I'm trying to derive a very simple matrix derivative:
Take the derivative of $\operatorname{Tr}(A' X)$ with respect to $X$.
However, I got two different answers by following different methods.
First Method: vec routine: $\operatorname{Tr}(A' X) = vec(A)' vec(X)$, so that $d(\operatorname{Tr}(A'X)) = vec(A)' dvec(X)$, and therefore the derivative is $vec(A)'$.
Second Method: element-wise :
$$\frac{\partial \operatorname{Tr}(A^{T}X)}{\partial Xij}% =\operatorname{Tr}(A^{T}E_{ij})=\operatorname{Tr}(e_{j}^{T}A^{T}e_{i})=A_{ij}$$
And therefore the derivative is $A$.
The first method is following the idea by Steven W. Nydick in this material.
And the Second one is introduced in 'Kronecker product and its application'.
Why these two methods give me different answers? Which one is correct?

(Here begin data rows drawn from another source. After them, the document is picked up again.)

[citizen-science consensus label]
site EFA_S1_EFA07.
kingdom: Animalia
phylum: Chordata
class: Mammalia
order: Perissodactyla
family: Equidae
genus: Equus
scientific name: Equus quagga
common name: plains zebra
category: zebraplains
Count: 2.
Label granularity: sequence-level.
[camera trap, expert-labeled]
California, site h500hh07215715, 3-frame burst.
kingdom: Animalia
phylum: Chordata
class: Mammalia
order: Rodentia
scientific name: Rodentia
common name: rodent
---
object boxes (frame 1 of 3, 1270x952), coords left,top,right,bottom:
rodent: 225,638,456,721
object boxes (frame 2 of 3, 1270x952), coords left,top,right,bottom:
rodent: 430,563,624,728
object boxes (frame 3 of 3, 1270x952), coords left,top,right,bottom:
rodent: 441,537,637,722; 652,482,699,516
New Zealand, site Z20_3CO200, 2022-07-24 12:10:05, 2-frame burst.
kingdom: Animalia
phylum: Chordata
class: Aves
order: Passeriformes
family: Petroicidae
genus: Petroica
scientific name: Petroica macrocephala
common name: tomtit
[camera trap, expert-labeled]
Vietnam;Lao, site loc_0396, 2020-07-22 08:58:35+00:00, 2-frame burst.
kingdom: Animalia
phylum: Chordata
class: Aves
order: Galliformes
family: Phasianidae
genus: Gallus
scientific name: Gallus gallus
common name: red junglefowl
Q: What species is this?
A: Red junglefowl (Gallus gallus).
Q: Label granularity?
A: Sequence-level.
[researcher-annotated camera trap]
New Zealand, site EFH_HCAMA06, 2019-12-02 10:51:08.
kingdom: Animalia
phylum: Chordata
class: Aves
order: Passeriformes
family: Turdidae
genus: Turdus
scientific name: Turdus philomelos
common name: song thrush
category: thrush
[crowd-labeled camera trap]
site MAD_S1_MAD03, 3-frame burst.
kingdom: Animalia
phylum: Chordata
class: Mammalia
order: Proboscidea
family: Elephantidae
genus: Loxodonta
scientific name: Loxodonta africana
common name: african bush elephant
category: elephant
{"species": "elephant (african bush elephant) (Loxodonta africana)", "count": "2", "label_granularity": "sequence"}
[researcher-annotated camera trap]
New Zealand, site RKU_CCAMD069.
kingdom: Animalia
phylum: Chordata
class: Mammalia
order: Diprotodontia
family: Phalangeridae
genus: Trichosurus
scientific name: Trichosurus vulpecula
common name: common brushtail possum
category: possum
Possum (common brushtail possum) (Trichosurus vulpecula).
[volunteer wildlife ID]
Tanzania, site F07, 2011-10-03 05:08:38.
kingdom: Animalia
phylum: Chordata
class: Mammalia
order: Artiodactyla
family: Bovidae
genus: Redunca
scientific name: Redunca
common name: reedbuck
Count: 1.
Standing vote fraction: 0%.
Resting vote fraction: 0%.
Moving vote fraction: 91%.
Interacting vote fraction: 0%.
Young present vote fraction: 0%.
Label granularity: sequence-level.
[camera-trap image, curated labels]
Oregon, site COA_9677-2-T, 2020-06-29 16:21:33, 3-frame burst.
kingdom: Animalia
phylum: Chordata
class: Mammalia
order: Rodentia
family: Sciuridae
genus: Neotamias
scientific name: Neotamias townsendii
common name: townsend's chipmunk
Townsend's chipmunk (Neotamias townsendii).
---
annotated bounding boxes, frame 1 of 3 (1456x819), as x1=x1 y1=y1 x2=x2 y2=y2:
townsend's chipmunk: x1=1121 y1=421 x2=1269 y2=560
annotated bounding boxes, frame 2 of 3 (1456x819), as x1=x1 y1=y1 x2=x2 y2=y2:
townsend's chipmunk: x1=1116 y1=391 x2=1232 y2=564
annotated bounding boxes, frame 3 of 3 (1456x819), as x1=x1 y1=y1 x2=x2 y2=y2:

ps: I guess I am little bit confused by how the first method is transforming the matrix derivative to vector derivative. Steven's material says that the matrix derivative of $f(X)$ w.r.t $X$ is equal to the derivative of $vec(f(X))$ w.r.t $vec(X)$.
Thanks.
P.s. Thanks to the help of user1551, I see that it is a layout transform issue. But I could not see how the transform is between $d(f(X))/d(X)$ and $d(vec(f(X))/d(vec(X))$, if $f$ returns a matrix.
Both are correct. They only differ in the layout of the derivative. In the first method, you group the partial derivatives into a vector; in the second one, you group them into a matrix. When people do usual multivariate calculus, they tend to use the first form; when they do matrix calculus, they tend to adopt the second form.